Records excerpted from a collection
*** Begin section ***
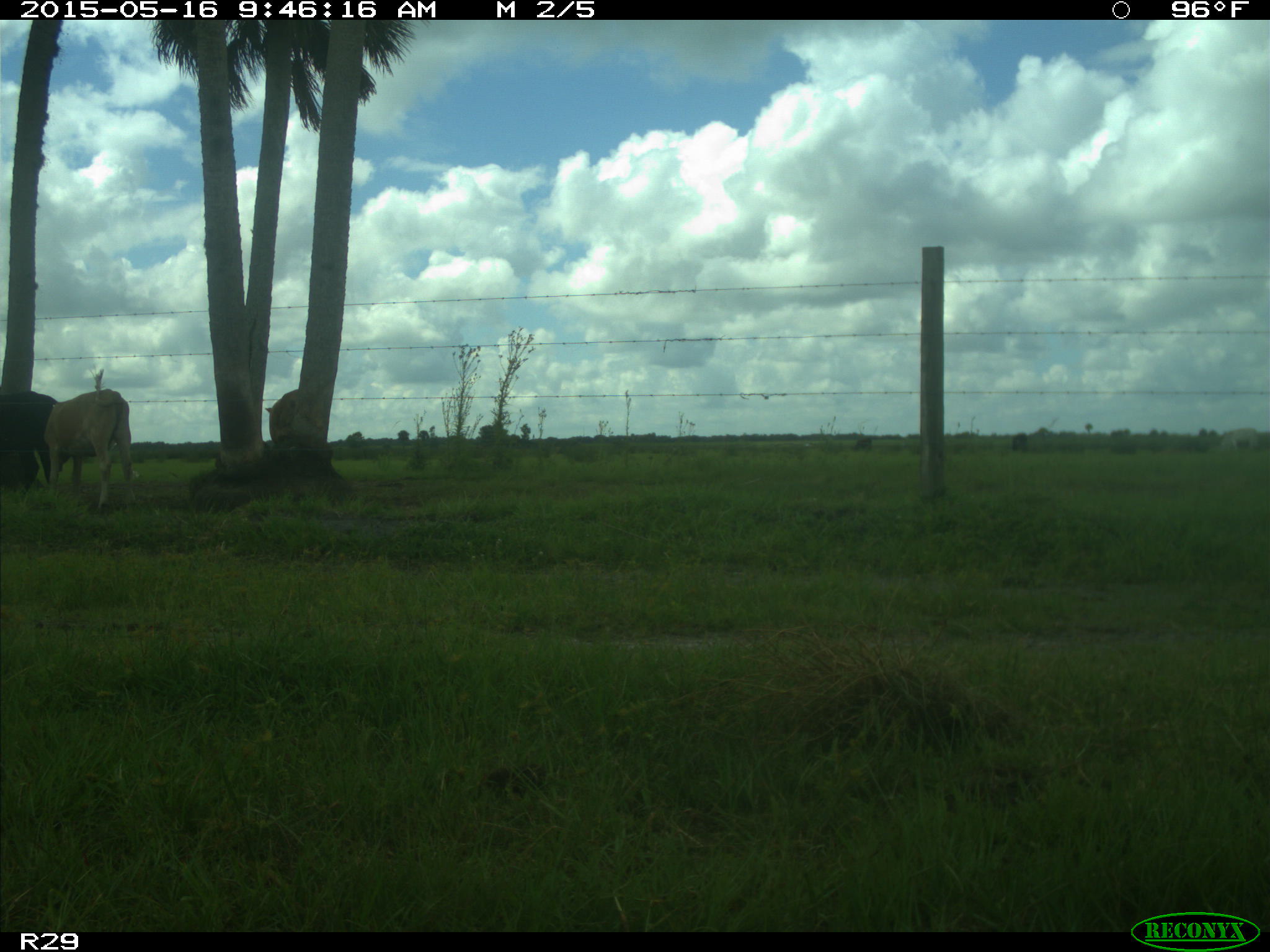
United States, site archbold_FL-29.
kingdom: Animalia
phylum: Chordata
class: Mammalia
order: Artiodactyla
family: Bovidae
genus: Bos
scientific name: Bos taurus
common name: domestic cow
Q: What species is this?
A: Bos taurus (domestic cow).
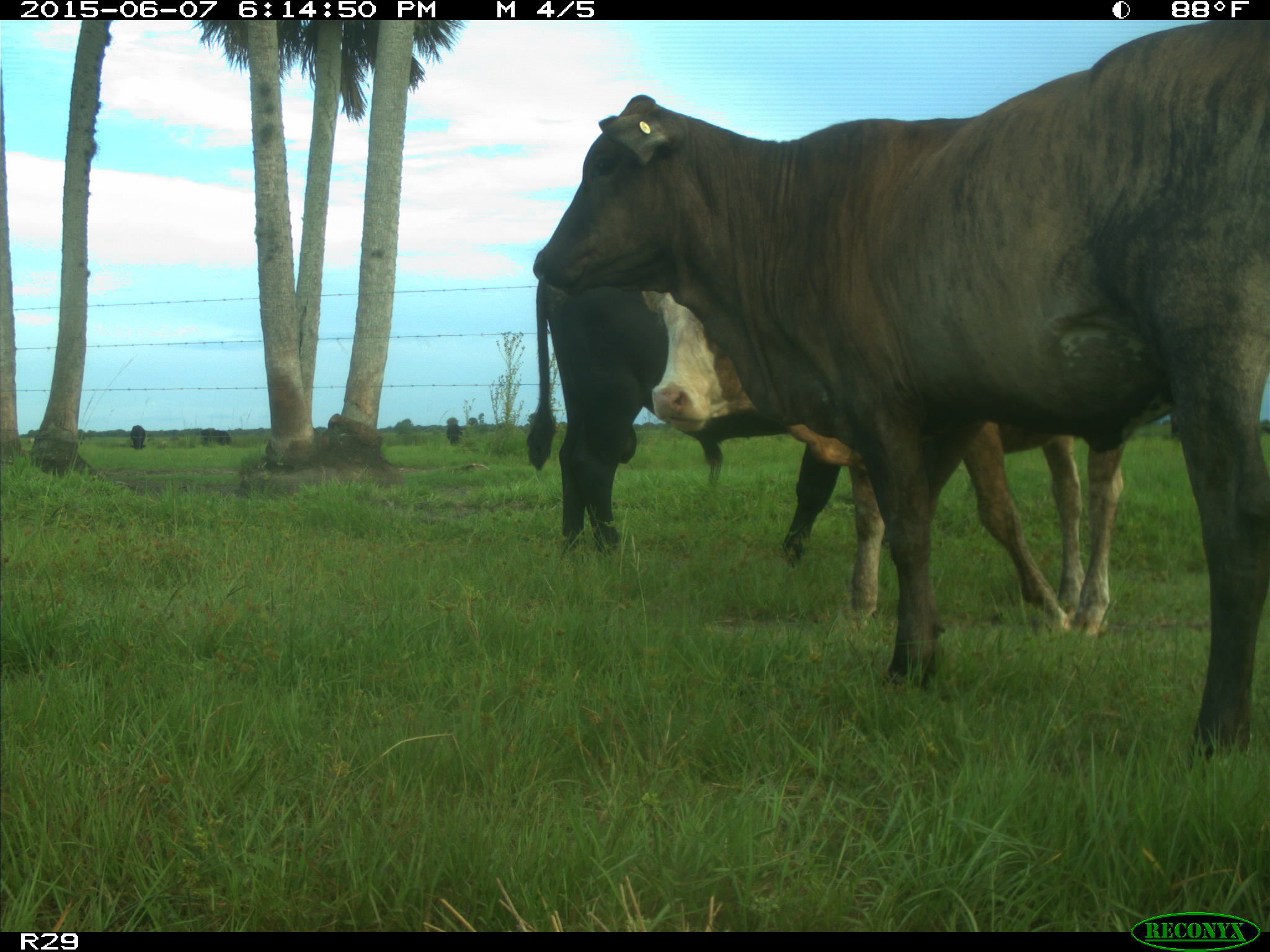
*** End section ***
*About this exercise*
Starting at the line that contains "kingdom: Animalia" and ending with the last line of the data, transcribe every line exactly; skip the pictures.

*Output below*
kingdom: Animalia
phylum: Chordata
class: Mammalia
order: Artiodactyla
family: Bovidae
genus: Bos
scientific name: Bos taurus
common name: domestic cow
Q: What species is this?
A: Bos taurus (domestic cow).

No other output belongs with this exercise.